Material to process:
-- Opening Marker --
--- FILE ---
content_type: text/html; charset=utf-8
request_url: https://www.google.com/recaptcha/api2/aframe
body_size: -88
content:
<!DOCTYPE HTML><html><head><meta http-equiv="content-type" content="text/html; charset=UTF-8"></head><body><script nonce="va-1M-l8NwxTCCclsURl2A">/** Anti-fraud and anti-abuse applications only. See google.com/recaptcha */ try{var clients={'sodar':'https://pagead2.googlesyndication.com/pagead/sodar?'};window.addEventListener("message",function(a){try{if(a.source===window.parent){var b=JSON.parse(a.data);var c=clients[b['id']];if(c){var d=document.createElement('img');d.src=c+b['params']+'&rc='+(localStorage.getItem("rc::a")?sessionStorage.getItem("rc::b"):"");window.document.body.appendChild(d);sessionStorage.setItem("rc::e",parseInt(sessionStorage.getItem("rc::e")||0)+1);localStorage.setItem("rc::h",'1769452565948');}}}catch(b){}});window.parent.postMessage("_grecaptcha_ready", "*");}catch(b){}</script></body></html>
-- Closing Marker --
Your objective: Go through the records above and repeat each one exactly.

Answer box:
--- FILE ---
content_type: text/html; charset=utf-8
request_url: https://www.google.com/recaptcha/api2/aframe
body_size: -88
content:
<!DOCTYPE HTML><html><head><meta http-equiv="content-type" content="text/html; charset=UTF-8"></head><body><script nonce="va-1M-l8NwxTCCclsURl2A">/** Anti-fraud and anti-abuse applications only. See google.com/recaptcha */ try{var clients={'sodar':'https://pagead2.googlesyndication.com/pagead/sodar?'};window.addEventListener("message",function(a){try{if(a.source===window.parent){var b=JSON.parse(a.data);var c=clients[b['id']];if(c){var d=document.createElement('img');d.src=c+b['params']+'&rc='+(localStorage.getItem("rc::a")?sessionStorage.getItem("rc::b"):"");window.document.body.appendChild(d);sessionStorage.setItem("rc::e",parseInt(sessionStorage.getItem("rc::e")||0)+1);localStorage.setItem("rc::h",'1769452565948');}}}catch(b){}});window.parent.postMessage("_grecaptcha_ready", "*");}catch(b){}</script></body></html>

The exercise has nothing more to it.